Developed and trained on over 58,000 photographs of healthy adults aged 60 and above, FaceAge has demonstrated promising results in clinical settings. When applied to images of cancer patients in the U.S. and Netherlands, the model found that these individuals appeared nearly five years biologically older than their actual age on average. Importantly, higher FaceAge scores were linked to poorer survival rates, even after adjusting for traditional factors such as age, sex, and tumor type. This suggests the potential of the tool to help guide treatment decisions—identifying patients who may tolerate aggressive therapies and those who might need gentler approaches.

The technology could prove invaluable in various medical decisions—from cancer treatment to surgery and end-of-life care—by offering a more nuanced understanding of a patient’s health status. For example, two patients with similar chronological ages might have significantly different biological ages, influencing the course and intensity of treatment.

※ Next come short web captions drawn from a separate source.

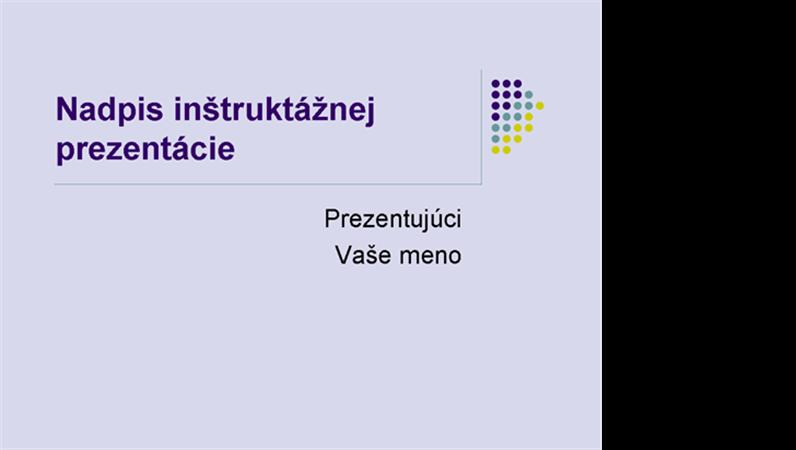 Inštruktážna prezentácia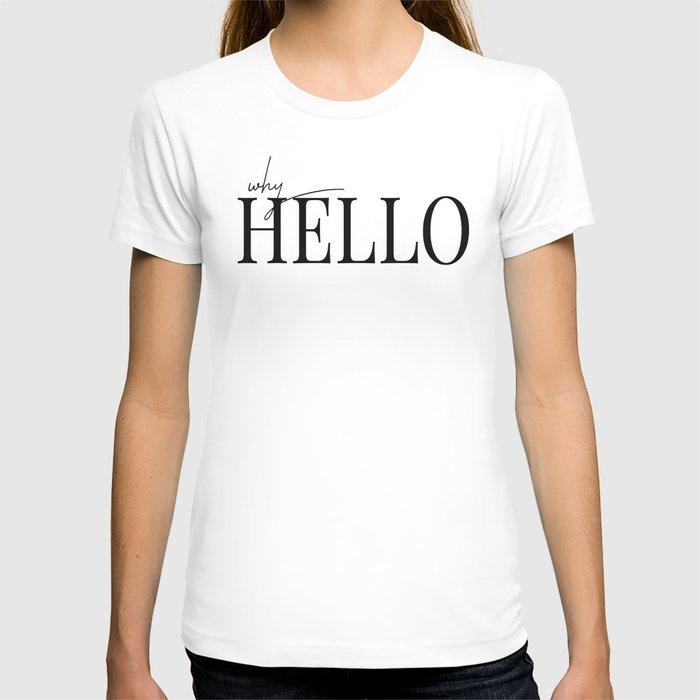 why hello T-shirt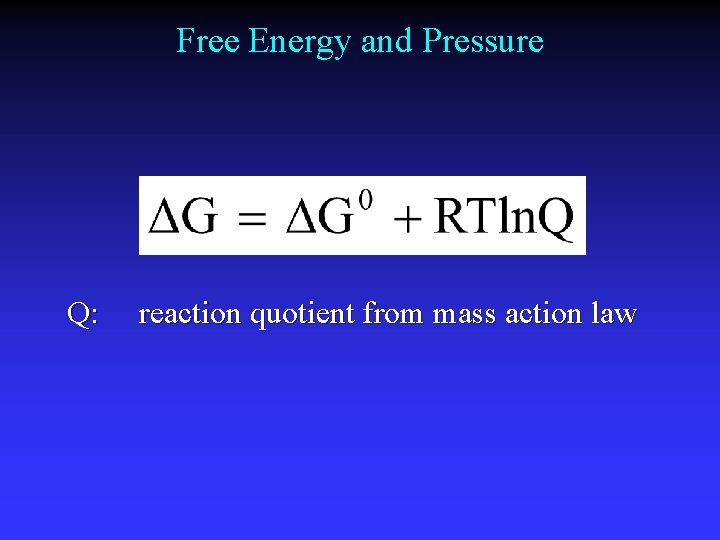 Free Energy and Pressure Q: reaction quotient from mass action law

FaceAge’s ability to assess aging at an individual level stems from its training on nearly 59,000 portraits of presumed healthy older adults. When tested on cancer patients, it accurately predicted biological aging markers, aligning with clinical outcomes. Interestingly, the model weighs subtle facial features like muscle tone more heavily than obvious signs such as gray hair or baldness, providing a more detailed picture of aging.

Despite its promising potential, AI tools like FaceAge raise important ethical considerations. Early evaluations suggest minimal racial bias, but further testing is underway to ensure fairness across diverse populations. The developers are also investigating how elements like makeup, cosmetic surgery, and lighting might influence results.

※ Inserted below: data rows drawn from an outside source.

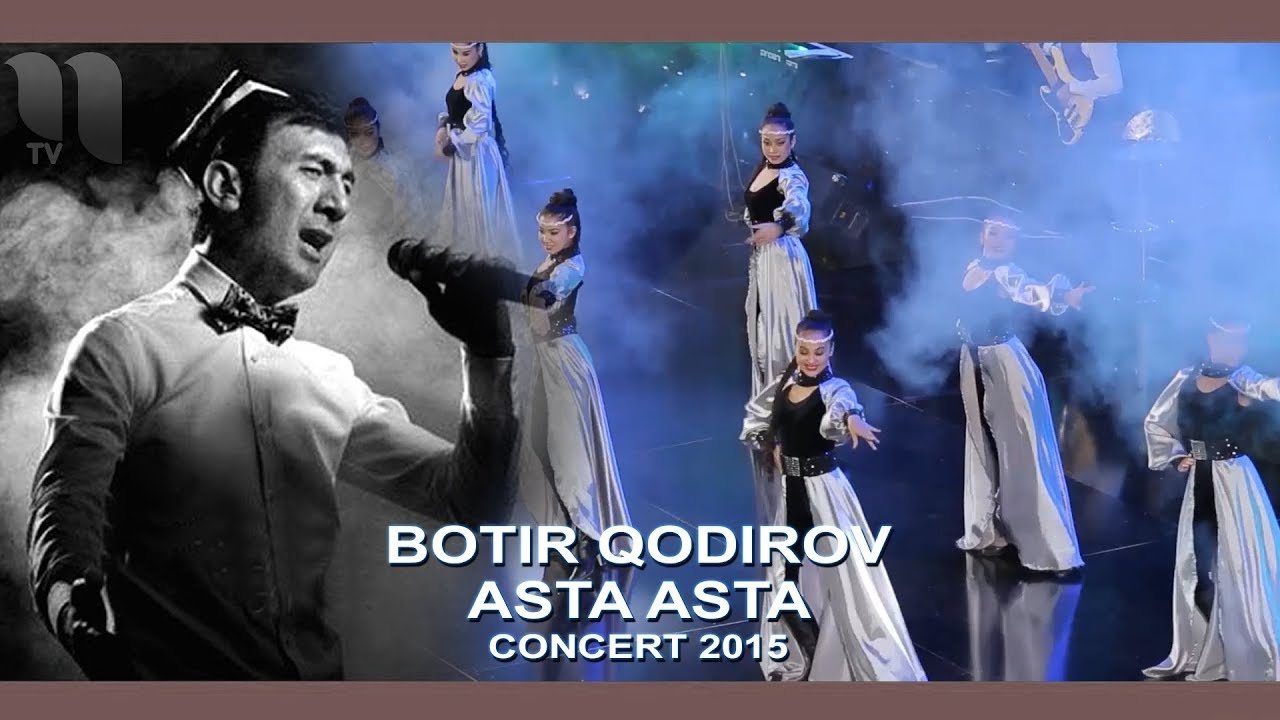 Botir Qodirov - Asta asta | Ботир Кодиров - Аста аста (concert 2015)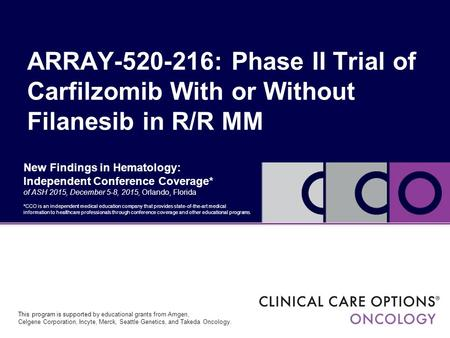 New Findings in Hematology: Independent Conference Coverage* of ASH 2015, December 5-8, 2015, Orlando, Florida ARRAY-520-216: Phase II Trial of Carfilzomib.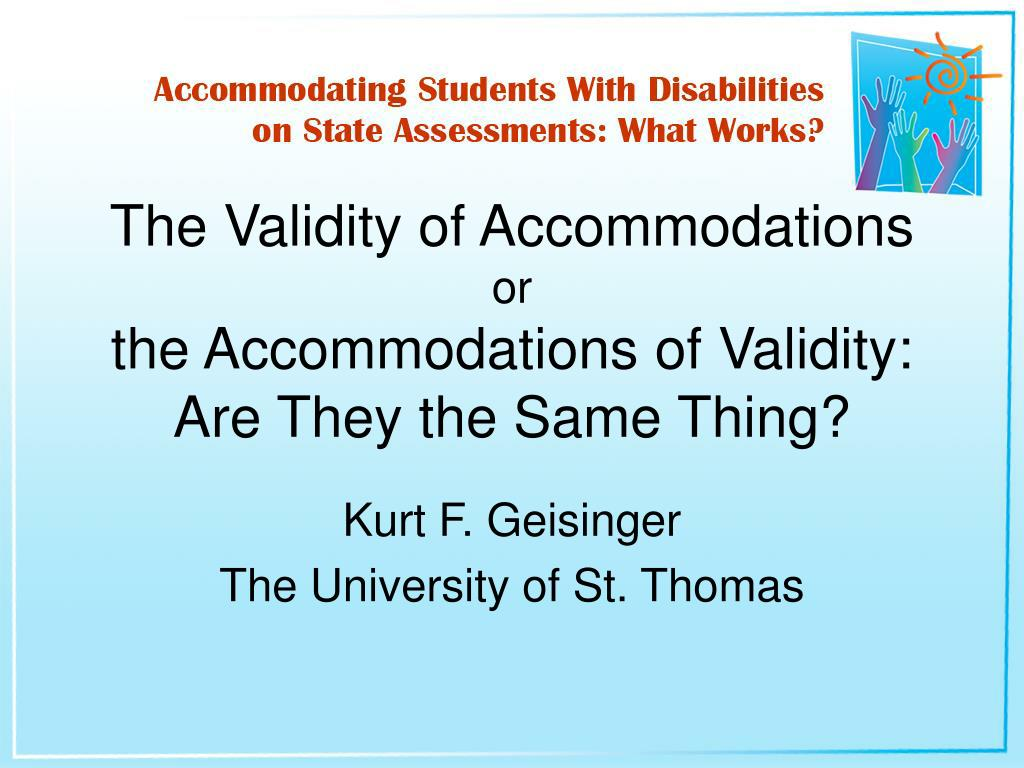 the validity of accommodations or the accommodations of validity are they the same thing l.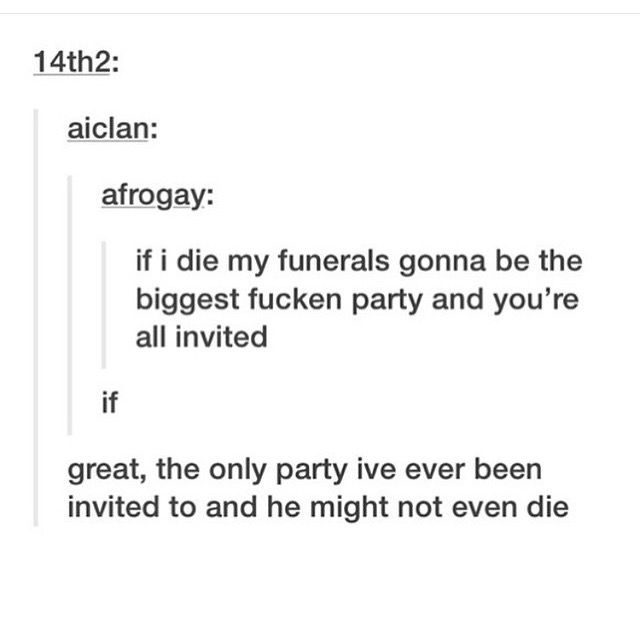 I will never die, but if I do, it will be a party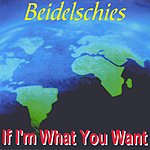 Beidelschies If I'm What You Want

The researchers plan to launch a public platform where individuals can upload selfies to participate in ongoing studies. While commercial versions for clinicians are anticipated, these will require extensive validation before widespread use. Overall, FaceAge represents a significant step forward in personalized medicine, offering a non-invasive, cost-effective method to better understand and predict health outcomes based on facial analysis.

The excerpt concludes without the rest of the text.